The presidential hopeful quickly pivoted to argue why he believes President Trump is racist, an assertion that he has repeatedly made since launching his bid for the presidency, but ramped up in the wake of back-to-back mass shootings but ramped up in the wake of back-to-back mass shootings in El Paso, Texas, and Dayton, Ohio.
"Yes," O’Rourke said. "Donald Trump is dangerous to the future of America and will destroy what makes us so unique and so special, and the genius that we represent to ourselves and to the rest of the world."

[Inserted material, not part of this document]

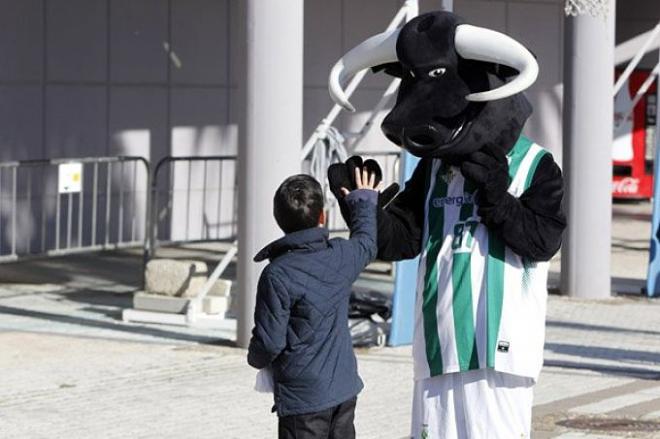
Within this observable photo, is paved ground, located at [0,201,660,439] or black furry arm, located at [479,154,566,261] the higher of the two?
black furry arm, located at [479,154,566,261]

"So, I appeal to my fellow Americans to choose a candidate who will bring this very divided and highly polarized country together, who will work on the issues before us – whether it is health care or an economy that includes everyone or immigration or confronting climate before it is too late," he continued. "And doing it in a way that speaks to the best of us, that is ambitious, that is not fearful of the future and does not try to divide us on our differences."
"That’s exactly what Donald Trump is doing right now," O’Rourke added.
Just hours after the first shooting spree in El Paso, O’Rourke appeared on multiple news programs accusing the president of being a racist and inciting violence against minorities. He further contended that the president is a white supremacist who seeks to dehumanize the people who do not look like, or pray like, or love like the majority of the country.
O’Rourke has also made multiple comparisons between the president and Nazis. In late July, he likened Trump’s campaign rally to a "Nuremburg rally" and, weeks later, he argued that Trump’s rhetoric is similar to someone in Nazi Germany’s Third Reich.
The former congressman also falsely claimed to Tapper on Sunday that the president has described "white nationalists, and [Ku Klux] Klansmen, and neo-Nazis" as "very fine people."
The distorted statement was in reference to a press conference that the president gave in August of 2017 while condemning a group of white supremacists at a white pride rally in Charlottesville, Virginia. The rally was in protest of the removal of a confederate General Robert E. Lee statue, and members associated with the Left-wing group Antifa showed up to counter-protest.
During the press conference, Trump fiercely condemned the neo-Nazi’s and white supremacists, but also contended that there was a third group that had "very fine people, on both sides." This third group consisted of individuals who either wanted the statue dismantled or to remain in place, and came simply to the event to protest, rather than participate in a white pride rally.
Tapper, who has acknowledged in the past that Trump never referred to neo-Nazis and white supremacists as "fine people" did not push back on O’Rourke’s false claim.